3. where we are engaged in battles with temptations and personal flaws, we must march forth to win (Ephesians 6:10-18a)

 

C. Taking Captives

1. in  any war, there is a human cost, and captives are taken – the devil seeks to make slaves of people who become addicted to what he can offer, while the servants of God want to help set people free from him, without causing them to be captured by false teaching (Colossians 2:8-9)

2. any doctrine or system that presents a co-authority with Christ over the church is dangerously false, as is any system rooted in human tradition rather than book, chapter and verse

3. one of the devil’s  most powerful strategies is to reward false religion with the appearance of piety, so that many souls of men are deceived into enlisting in the wrong outfit, one “having the appearance of godliness, but denying its power” (Second Timothy 3:5).

4. unless we march forth with truth, ground will be lost (Second Corinthians 10:3-5)

 

D. Leadership

1. if we are to march forth and win battles for truth and righteousness, Christians must enlist in the Lord’s service, making him “the captain of their salvation” (Hebrews 2:10)

2. we are soldiers, marching in time with the Lord’s word, answering the bugle’s call to resist the devil and evangelize his territory (see First Corinthians 14:8); even “the locusts have no king, yet all of them march in rank” (Proverbs 30:27)

3. soldiers of the cross “fight the good fight of faith” (First Timothy 6:12), always being ready to suffer hardship and deprivation to further his cause (Second Timothy 2:1-4)

4. our faith “is the victory that has overcome the world” (First John 5:4), but only to the extent that we are willing to march forth and turn this rotten world upside down for Christ

 

Conclusion

Have we bivouacked long enough?
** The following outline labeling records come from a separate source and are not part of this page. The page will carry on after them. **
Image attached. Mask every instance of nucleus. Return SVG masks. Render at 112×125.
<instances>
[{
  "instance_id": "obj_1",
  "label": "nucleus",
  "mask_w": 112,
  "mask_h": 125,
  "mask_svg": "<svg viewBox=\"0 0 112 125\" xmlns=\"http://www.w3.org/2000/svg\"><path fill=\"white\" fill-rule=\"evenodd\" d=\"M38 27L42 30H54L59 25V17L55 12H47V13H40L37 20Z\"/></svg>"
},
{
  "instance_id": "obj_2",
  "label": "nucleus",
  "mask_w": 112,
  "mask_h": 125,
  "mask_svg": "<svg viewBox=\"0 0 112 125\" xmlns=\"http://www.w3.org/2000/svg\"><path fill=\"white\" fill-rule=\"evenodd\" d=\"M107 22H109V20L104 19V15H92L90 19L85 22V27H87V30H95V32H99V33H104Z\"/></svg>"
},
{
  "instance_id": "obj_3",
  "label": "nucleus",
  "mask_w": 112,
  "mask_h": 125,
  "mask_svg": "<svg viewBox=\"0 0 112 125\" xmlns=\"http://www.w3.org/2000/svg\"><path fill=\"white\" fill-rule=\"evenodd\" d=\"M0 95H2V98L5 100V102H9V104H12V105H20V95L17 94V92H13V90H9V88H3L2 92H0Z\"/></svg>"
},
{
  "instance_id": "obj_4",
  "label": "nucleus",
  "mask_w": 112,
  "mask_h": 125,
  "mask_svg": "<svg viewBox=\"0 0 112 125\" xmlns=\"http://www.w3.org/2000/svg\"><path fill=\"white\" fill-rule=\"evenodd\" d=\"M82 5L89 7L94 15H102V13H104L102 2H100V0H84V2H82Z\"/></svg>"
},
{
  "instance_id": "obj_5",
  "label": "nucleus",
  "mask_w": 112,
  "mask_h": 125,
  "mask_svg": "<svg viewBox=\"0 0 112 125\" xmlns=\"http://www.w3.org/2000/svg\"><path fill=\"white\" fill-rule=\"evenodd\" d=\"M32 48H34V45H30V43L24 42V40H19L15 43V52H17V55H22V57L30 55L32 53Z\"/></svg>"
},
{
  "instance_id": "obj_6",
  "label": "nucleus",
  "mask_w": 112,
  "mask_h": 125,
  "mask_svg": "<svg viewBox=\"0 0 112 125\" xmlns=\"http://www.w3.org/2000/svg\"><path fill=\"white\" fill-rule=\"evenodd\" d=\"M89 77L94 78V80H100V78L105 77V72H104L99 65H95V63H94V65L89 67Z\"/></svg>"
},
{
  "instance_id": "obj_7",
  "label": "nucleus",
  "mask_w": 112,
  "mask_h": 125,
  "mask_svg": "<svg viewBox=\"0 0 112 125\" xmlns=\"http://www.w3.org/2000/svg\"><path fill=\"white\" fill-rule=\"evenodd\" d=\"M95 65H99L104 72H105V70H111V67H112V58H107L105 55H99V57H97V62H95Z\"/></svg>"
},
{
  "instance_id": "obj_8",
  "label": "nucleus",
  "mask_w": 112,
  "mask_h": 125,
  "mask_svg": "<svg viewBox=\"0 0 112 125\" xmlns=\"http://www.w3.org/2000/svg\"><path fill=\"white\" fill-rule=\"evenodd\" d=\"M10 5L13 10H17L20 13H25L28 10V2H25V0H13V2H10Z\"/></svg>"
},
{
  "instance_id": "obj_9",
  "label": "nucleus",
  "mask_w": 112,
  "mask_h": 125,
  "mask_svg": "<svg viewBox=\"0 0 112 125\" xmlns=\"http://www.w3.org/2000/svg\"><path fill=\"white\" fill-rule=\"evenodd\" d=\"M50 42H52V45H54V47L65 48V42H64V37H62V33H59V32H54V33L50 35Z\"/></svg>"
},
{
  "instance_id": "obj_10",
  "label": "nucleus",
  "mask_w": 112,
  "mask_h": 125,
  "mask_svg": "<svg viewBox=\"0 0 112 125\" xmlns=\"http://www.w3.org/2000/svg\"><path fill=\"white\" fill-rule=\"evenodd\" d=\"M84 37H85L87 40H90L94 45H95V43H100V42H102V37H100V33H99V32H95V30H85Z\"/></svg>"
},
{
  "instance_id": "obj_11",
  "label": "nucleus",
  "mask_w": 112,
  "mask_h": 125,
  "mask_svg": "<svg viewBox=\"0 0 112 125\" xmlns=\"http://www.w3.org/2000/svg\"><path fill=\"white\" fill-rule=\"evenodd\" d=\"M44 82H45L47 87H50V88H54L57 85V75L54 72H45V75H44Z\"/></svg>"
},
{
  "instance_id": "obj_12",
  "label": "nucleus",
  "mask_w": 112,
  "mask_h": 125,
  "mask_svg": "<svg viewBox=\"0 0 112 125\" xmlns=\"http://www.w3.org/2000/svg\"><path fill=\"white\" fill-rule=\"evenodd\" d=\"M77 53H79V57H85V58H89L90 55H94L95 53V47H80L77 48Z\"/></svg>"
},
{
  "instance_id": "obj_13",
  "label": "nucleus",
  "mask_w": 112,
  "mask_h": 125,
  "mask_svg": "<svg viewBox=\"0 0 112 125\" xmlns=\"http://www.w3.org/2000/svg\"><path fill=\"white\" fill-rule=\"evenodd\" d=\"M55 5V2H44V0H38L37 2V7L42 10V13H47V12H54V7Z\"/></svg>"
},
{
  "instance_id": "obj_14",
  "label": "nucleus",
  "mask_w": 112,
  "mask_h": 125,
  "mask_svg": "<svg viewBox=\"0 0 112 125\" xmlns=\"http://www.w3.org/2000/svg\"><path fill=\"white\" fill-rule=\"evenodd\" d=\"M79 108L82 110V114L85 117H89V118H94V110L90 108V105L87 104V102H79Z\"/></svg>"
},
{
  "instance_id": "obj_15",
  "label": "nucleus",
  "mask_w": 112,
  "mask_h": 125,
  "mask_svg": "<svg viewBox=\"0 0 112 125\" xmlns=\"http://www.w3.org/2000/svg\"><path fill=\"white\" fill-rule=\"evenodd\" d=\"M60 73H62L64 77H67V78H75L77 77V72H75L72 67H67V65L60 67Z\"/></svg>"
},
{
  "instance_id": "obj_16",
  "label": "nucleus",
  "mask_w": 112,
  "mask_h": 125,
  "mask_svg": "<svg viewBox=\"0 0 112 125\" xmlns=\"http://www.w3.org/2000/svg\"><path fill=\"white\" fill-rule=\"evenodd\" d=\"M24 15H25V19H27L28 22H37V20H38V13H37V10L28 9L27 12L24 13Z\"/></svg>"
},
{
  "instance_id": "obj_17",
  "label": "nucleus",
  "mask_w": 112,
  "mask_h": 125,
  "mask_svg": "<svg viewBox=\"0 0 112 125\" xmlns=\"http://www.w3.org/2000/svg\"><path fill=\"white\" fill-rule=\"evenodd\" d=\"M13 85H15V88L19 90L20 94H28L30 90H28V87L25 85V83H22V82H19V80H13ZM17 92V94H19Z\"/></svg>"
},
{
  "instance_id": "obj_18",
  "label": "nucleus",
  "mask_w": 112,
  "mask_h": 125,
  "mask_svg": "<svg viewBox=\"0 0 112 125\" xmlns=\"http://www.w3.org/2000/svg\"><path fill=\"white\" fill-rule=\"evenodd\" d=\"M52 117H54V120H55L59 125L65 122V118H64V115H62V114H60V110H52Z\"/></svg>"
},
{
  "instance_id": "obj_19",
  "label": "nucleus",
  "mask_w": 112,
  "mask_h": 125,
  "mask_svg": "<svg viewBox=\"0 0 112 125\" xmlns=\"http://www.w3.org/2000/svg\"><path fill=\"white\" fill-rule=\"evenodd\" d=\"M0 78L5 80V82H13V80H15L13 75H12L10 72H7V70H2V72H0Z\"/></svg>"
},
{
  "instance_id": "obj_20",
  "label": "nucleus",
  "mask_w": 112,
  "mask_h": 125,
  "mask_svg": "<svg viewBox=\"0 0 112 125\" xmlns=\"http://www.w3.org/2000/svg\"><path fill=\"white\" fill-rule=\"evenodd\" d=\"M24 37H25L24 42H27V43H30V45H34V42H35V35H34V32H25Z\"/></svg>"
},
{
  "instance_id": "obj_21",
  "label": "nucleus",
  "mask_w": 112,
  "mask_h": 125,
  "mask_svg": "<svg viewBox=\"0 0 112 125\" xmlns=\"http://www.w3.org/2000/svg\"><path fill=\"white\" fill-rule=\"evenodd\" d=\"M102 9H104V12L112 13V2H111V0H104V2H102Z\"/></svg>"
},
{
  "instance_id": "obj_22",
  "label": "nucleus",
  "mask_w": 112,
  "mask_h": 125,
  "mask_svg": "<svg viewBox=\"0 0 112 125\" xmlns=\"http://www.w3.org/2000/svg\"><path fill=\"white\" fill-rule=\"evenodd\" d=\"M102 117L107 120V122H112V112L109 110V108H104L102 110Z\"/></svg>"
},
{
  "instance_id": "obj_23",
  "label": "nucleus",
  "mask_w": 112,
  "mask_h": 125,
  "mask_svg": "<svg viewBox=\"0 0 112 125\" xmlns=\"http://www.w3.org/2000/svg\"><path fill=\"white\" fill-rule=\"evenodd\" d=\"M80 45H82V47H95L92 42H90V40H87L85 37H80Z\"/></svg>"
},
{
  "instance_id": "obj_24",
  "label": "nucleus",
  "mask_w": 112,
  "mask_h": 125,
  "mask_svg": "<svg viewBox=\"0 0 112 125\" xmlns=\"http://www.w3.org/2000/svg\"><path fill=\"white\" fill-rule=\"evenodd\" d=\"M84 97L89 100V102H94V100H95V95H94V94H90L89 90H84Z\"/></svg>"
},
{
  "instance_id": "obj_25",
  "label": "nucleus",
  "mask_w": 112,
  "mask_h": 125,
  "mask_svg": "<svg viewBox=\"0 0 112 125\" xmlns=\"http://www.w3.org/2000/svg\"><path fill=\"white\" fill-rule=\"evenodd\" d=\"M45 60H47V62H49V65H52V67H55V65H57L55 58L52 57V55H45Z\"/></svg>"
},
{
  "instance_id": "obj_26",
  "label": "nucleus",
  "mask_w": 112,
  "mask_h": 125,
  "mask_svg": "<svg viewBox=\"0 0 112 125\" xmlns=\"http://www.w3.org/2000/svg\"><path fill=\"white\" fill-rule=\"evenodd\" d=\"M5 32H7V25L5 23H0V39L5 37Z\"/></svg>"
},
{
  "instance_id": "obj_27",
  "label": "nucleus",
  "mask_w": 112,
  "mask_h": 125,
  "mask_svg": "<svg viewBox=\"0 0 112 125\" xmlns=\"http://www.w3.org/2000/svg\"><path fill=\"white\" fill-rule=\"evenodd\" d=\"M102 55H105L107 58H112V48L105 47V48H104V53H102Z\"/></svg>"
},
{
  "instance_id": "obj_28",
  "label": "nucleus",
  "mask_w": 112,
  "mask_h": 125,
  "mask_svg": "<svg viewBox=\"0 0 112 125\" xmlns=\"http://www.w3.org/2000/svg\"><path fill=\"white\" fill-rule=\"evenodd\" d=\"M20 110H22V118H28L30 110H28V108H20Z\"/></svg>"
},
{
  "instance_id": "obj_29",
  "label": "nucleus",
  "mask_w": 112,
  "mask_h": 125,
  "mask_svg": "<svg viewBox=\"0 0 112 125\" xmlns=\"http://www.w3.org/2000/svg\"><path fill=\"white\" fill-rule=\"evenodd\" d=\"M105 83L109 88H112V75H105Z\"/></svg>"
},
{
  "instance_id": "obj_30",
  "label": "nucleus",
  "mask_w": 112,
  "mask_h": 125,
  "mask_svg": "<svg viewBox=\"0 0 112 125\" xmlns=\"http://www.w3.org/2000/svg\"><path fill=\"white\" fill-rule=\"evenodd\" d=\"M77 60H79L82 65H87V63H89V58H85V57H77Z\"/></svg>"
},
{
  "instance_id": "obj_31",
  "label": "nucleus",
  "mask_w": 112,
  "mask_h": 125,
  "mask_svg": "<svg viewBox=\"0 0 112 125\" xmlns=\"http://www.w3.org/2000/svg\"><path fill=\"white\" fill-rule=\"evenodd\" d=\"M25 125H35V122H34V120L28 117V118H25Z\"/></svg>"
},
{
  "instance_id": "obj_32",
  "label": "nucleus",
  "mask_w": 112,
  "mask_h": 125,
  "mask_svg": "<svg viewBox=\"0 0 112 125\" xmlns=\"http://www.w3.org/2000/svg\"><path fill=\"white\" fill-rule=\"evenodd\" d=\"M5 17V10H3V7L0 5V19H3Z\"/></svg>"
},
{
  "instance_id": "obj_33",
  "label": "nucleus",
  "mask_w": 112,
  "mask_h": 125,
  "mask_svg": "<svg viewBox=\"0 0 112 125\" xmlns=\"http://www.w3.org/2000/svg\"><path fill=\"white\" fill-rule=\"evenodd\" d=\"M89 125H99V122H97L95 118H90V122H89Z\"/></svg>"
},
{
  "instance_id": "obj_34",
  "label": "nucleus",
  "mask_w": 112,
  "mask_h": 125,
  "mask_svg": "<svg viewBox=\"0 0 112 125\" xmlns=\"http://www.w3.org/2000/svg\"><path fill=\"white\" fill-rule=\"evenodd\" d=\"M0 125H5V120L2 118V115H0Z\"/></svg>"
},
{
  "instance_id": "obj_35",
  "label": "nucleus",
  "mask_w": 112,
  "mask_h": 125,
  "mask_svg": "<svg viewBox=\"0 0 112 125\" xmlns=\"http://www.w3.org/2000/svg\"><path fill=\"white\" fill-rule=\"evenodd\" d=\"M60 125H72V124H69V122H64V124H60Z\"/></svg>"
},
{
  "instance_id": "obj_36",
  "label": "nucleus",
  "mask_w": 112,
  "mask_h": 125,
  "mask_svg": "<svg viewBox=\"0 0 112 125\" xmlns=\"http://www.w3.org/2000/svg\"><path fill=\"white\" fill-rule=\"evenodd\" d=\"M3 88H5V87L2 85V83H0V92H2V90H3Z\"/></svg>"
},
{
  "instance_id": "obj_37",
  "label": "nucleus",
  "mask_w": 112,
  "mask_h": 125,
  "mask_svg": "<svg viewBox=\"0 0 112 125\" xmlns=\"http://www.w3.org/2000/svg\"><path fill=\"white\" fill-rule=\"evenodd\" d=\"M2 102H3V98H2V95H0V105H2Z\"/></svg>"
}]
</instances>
It’s time to march forth – today!

 

Questions for Review

  1. Why might some Christians be uncomfortable with war imagery?
  2. How did Joshua’s army conquer Jericho? Why did they fail in Ai?
  3. Why was the Judges period full of lawlessness?
  4. What kind of battle are Christians in today?
  5. When should Christians be willing to yield rather than fight?
  6. How is evangelism like warfare?
  7. How are preachers especially compared to soldiers?